Detroit may be on the verge of bankruptcy, yet as of this morning its solvent citizens can purchase gourmet cheeses and craft beers at the first Whole Foods store to open inside the city. It might seem like a risky bet on a troubled market for the high-end grocer, but this is a savvy play that combines discounted real estate, generous subsidies, and little local competition.
In investing terms, Whole Foods is buying low—so low, in fact, that the company won't have to do much to bring its Detroit outpost into the black. To start with, Whole Foods got a sweet deal on the Mack Avenue space. The project cost $12.9 million, according to the Wall Street Journal, but the company probably paid less than half the total cost, thanks to about $5.8 million in state and local grants and tax credits. Ram Realty, a development partner building apartments nearby, donated land worth about $1 million and put up part of the $6.1 million equity package with Whole Foods to cover the rest.
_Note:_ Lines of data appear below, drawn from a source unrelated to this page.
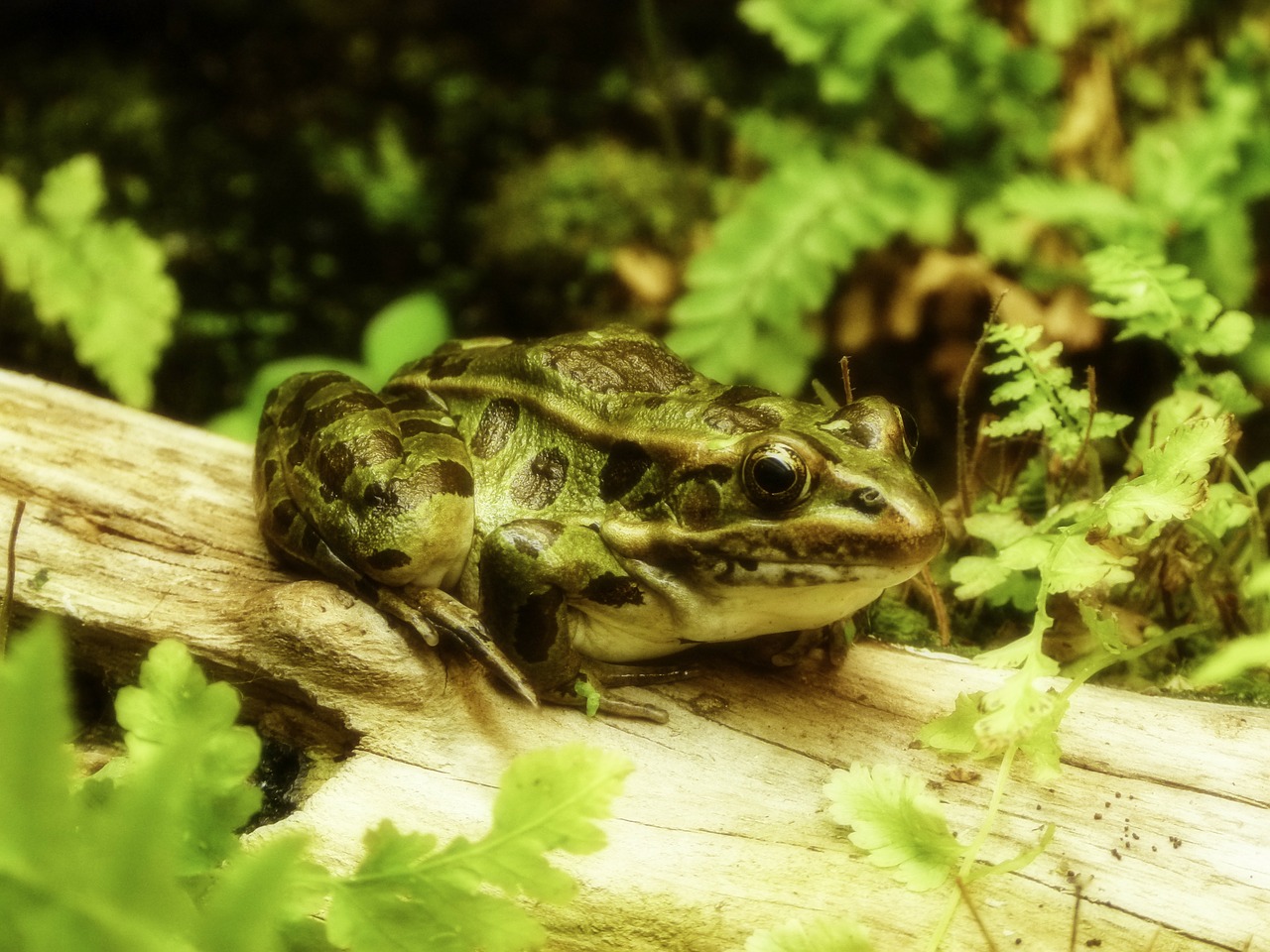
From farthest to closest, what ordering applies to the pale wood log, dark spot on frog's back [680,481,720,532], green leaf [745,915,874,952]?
dark spot on frog's back [680,481,720,532] → the pale wood log → green leaf [745,915,874,952]

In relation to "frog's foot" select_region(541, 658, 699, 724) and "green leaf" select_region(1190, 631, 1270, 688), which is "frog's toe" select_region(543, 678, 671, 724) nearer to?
"frog's foot" select_region(541, 658, 699, 724)

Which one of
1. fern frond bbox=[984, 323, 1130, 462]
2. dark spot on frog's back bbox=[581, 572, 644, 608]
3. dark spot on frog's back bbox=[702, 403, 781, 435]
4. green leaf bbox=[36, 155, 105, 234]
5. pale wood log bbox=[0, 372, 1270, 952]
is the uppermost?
fern frond bbox=[984, 323, 1130, 462]

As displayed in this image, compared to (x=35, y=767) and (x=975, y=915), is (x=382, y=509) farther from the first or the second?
(x=975, y=915)

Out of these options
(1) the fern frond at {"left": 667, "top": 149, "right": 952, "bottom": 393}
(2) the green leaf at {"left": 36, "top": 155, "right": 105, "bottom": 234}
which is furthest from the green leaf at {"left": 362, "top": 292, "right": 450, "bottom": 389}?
(2) the green leaf at {"left": 36, "top": 155, "right": 105, "bottom": 234}

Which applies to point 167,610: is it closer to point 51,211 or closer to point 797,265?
point 51,211

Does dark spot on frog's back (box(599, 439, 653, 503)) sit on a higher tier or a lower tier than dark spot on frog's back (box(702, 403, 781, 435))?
lower

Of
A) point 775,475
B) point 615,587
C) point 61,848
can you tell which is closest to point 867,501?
point 775,475

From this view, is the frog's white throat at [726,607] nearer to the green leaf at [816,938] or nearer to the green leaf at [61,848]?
the green leaf at [816,938]

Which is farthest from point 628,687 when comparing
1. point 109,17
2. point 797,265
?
point 109,17
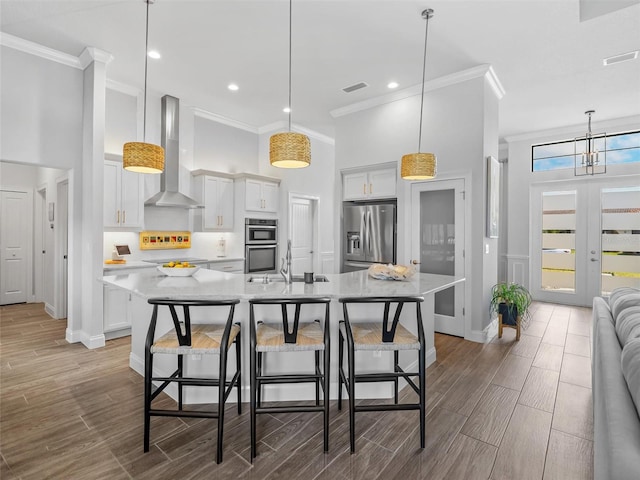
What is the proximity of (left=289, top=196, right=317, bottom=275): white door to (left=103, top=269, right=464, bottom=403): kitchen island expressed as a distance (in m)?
3.51

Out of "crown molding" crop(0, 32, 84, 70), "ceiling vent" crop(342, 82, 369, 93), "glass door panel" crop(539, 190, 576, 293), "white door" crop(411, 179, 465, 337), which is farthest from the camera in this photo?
"glass door panel" crop(539, 190, 576, 293)

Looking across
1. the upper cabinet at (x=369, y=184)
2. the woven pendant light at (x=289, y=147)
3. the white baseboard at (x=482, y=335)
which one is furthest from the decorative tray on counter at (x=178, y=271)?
the white baseboard at (x=482, y=335)

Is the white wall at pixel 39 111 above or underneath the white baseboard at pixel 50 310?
above

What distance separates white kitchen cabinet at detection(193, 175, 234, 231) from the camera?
530 centimetres

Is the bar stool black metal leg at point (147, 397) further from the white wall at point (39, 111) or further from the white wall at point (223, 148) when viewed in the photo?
the white wall at point (223, 148)

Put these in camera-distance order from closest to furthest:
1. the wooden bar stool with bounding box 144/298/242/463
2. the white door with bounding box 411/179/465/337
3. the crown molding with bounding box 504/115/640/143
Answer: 1. the wooden bar stool with bounding box 144/298/242/463
2. the white door with bounding box 411/179/465/337
3. the crown molding with bounding box 504/115/640/143

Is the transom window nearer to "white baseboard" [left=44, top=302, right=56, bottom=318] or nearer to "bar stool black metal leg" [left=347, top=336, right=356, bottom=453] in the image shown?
"bar stool black metal leg" [left=347, top=336, right=356, bottom=453]

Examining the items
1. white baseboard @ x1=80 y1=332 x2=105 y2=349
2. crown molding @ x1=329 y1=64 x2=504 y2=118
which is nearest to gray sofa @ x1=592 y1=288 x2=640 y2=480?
crown molding @ x1=329 y1=64 x2=504 y2=118

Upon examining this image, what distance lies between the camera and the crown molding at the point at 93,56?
3.68 metres

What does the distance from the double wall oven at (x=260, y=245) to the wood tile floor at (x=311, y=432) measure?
2733 mm

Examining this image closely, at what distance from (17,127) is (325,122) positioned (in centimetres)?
429

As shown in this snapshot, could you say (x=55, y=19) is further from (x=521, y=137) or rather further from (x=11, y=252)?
Result: (x=521, y=137)

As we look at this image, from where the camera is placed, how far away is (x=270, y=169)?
6.35 meters

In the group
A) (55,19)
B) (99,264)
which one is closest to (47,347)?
(99,264)
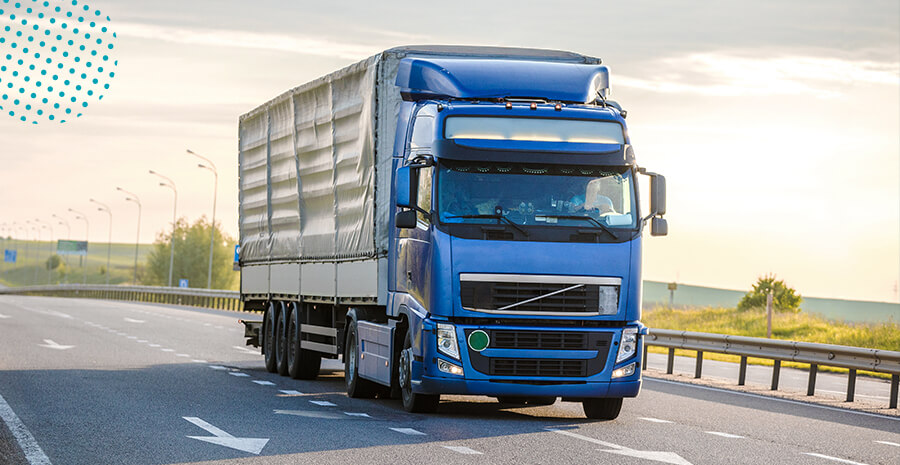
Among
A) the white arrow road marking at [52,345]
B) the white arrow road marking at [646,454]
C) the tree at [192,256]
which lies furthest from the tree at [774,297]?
the tree at [192,256]

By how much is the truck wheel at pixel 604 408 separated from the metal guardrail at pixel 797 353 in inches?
179

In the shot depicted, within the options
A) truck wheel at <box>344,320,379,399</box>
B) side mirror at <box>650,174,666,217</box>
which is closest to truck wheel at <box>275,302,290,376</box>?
truck wheel at <box>344,320,379,399</box>

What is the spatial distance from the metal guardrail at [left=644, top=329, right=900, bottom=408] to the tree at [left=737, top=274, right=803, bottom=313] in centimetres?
2911

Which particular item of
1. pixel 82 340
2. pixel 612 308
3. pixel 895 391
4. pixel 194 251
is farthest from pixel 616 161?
pixel 194 251

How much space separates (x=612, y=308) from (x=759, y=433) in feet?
5.95

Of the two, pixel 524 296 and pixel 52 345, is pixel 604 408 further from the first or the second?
pixel 52 345

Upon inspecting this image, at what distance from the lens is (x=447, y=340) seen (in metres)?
12.5

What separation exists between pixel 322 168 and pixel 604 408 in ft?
18.0


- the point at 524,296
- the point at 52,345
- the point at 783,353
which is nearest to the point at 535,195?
the point at 524,296

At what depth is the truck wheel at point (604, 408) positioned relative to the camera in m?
13.3

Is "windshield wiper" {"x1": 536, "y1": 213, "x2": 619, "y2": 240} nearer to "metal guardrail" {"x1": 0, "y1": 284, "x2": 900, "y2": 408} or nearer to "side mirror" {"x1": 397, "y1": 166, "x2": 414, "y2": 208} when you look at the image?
"side mirror" {"x1": 397, "y1": 166, "x2": 414, "y2": 208}

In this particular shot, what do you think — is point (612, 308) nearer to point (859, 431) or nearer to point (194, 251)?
point (859, 431)

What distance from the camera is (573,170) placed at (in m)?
12.7

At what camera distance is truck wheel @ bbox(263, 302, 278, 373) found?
19594mm
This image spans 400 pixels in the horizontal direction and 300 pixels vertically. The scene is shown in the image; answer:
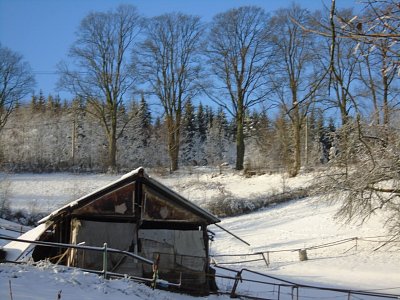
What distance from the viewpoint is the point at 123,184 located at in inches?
573

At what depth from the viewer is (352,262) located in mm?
20797

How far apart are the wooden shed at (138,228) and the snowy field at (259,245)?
1.65 meters

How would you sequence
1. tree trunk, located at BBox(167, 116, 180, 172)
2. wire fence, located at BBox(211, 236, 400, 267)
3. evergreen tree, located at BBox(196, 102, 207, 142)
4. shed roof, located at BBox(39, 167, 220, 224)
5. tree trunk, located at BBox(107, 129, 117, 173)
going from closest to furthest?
shed roof, located at BBox(39, 167, 220, 224) < wire fence, located at BBox(211, 236, 400, 267) < tree trunk, located at BBox(107, 129, 117, 173) < tree trunk, located at BBox(167, 116, 180, 172) < evergreen tree, located at BBox(196, 102, 207, 142)

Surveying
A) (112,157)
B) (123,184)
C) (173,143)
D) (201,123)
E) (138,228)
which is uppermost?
(201,123)

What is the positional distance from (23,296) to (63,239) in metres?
8.13

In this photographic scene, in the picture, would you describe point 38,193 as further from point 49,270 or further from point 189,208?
point 49,270

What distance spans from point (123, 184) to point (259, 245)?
11531 mm

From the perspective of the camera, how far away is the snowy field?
26.8 feet

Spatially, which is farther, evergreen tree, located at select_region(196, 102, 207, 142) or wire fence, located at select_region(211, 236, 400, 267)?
evergreen tree, located at select_region(196, 102, 207, 142)

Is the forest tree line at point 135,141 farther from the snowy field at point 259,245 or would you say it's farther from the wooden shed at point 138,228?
the wooden shed at point 138,228

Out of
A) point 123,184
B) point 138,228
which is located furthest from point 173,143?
point 138,228

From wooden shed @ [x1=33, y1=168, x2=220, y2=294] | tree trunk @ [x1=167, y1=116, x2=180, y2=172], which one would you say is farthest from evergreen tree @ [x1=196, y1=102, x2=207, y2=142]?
wooden shed @ [x1=33, y1=168, x2=220, y2=294]

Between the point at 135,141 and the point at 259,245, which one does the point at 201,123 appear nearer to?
the point at 135,141

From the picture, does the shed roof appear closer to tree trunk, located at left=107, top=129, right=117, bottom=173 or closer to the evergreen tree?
tree trunk, located at left=107, top=129, right=117, bottom=173
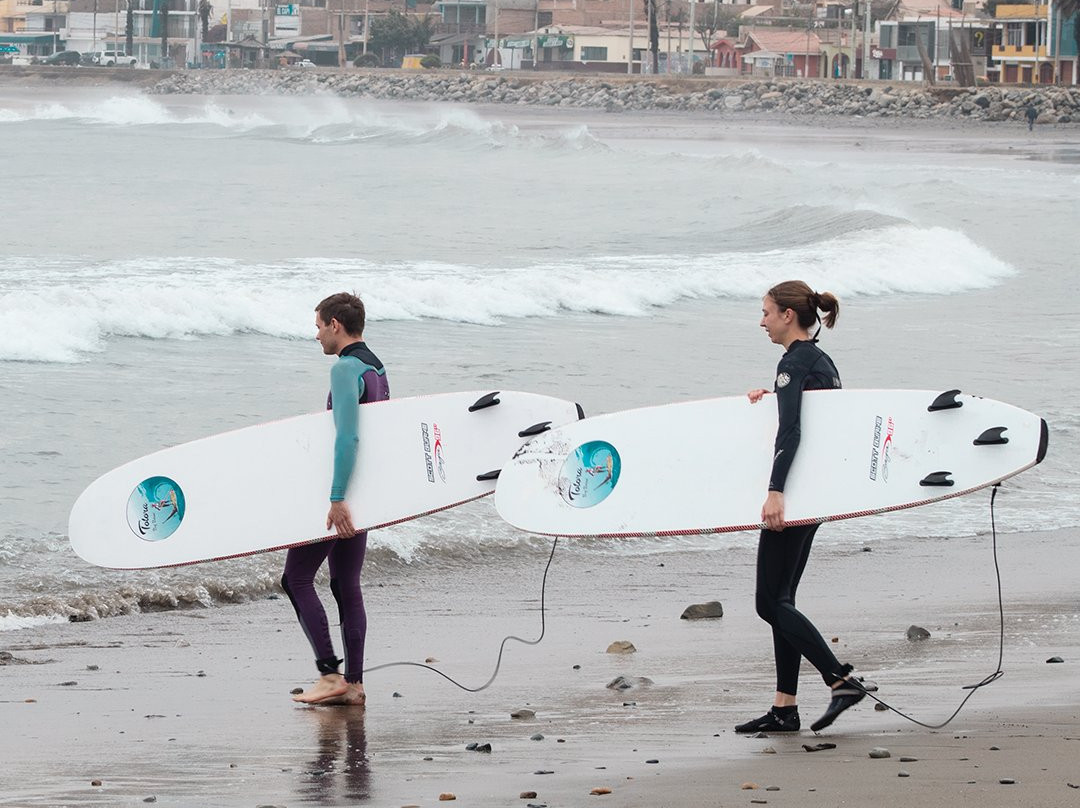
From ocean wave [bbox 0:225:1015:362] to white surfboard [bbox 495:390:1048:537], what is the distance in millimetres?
9381

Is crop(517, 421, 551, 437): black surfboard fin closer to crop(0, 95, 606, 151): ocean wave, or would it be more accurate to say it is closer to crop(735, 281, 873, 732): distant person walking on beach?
crop(735, 281, 873, 732): distant person walking on beach

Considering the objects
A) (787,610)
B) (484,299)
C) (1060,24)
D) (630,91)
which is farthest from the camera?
(630,91)

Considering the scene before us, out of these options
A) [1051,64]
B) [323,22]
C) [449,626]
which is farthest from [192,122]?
[449,626]

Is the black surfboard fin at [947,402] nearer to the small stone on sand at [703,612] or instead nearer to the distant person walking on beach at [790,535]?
the distant person walking on beach at [790,535]

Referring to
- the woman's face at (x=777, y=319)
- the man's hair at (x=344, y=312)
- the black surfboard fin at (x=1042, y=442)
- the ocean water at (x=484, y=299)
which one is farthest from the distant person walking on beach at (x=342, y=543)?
the black surfboard fin at (x=1042, y=442)

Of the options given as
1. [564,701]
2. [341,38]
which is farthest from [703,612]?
[341,38]

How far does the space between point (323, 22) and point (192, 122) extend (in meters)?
67.3

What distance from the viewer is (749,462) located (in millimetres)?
4848

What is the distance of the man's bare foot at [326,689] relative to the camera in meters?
4.62

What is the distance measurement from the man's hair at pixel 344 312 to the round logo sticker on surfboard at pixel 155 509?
1154 millimetres

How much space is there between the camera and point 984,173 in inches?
1660

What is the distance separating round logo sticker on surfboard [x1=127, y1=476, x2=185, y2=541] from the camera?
17.5ft

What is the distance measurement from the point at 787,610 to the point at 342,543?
1.41 meters

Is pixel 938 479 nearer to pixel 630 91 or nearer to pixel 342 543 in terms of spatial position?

Last year, the average Whole Foods store measured 37,000 square feet and posted $682,000 in weekly revenue, according to the company's SEC filings. If the 21,500-square-foot store in Detroit is as busy as an average store, Whole Foods can expect around $20.6 million in yearly sales. At the company's 2012 operating margin of 6.4 percent, that's about $1.3 million in annual profit coming out of Detroit.